### Blok Teks
------------------------------
Tokoh-tokoh utamanya antara lain:

Duke Leto Atreides, pemimpin klan Atreides di awal cerita. 

Lady Jessica, selir dari Leto. Dia nggak dijadikan istri atau permaisuri karena alasan politik (sa ae nih Leto! hehe.. tapi iya sih, Leto memang diceritakan nggak punya pasangan selain Jessica). Dan dia adalah seorang Bene Gesserit, semacam sekte perempuan yang dilatih sehingga punya kemampuan super, bahkan bisa memilih jenis kelamin anak yang dikandungnya. Jessica disuruh melahirkan anak perempuan oleh Reverend Mother ('bos'nya Bene Gesserit), tapi dia malah memilih untuk punya anak laki, dan inilah salah satu sumber konflik dalam cerita. 

Paul Atreides, anak dari Leto dan Jessica. Nah, dia nih yang di film diperankan oleh Chalamet! Paul ini anak mama banget, alias berhasil dididik dengan cara Bene Gesserit yang akhirnya membuat Jessica bangga sekaligus rada ngeri. Dia kemudian punya nama lain yaitu Paul Mu'adib dan Usul. 

Vladimir Harkonnen atau The Baron, pemimpin Harkonnen yang serakah dan gampang aja nyuruh anak buahnya membunuh orang yang dia nggak suka. 

Gurney Hallack, pengikut setia Atreides yang mencurigai Lady Jessica sebagai pengkhianat.
------------------------------
### Cuplikan Data

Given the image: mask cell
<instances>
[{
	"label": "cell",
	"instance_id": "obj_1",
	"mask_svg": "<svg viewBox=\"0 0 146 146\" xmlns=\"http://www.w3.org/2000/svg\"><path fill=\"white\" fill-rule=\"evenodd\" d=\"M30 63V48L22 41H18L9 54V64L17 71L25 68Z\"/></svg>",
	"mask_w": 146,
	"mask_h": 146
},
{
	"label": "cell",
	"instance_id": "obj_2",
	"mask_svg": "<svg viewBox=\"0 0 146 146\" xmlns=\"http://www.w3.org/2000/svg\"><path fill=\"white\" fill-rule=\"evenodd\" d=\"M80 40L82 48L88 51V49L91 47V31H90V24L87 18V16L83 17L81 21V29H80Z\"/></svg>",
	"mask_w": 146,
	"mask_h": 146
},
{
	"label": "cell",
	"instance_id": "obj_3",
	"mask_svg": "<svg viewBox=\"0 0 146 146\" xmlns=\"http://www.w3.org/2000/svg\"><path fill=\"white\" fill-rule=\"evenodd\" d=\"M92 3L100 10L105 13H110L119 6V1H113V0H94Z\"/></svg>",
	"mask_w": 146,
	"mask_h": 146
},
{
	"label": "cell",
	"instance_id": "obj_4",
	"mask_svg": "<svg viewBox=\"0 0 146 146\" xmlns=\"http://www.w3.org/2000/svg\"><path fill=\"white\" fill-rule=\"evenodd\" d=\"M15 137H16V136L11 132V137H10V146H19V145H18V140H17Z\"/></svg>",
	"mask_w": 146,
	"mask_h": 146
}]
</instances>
------------------------------
### Tujuan Tugas
Kutiplah bagian teks tentang para tokoh yang dimulai dari "Duke Leto Atreides, pemimpin" dan berakhir pada "konflik dalam cerita." tanpa mengubah satu kata pun. Data tersebut tidak berkaitan dengan teks tentang para tokoh.

### Jawaban Latihan
Duke Leto Atreides, pemimpin klan Atreides di awal cerita. 

Lady Jessica, selir dari Leto. Dia nggak dijadikan istri atau permaisuri karena alasan politik (sa ae nih Leto! hehe.. tapi iya sih, Leto memang diceritakan nggak punya pasangan selain Jessica). Dan dia adalah seorang Bene Gesserit, semacam sekte perempuan yang dilatih sehingga punya kemampuan super, bahkan bisa memilih jenis kelamin anak yang dikandungnya. Jessica disuruh melahirkan anak perempuan oleh Reverend Mother ('bos'nya Bene Gesserit), tapi dia malah memilih untuk punya anak laki, dan inilah salah satu sumber konflik dalam cerita.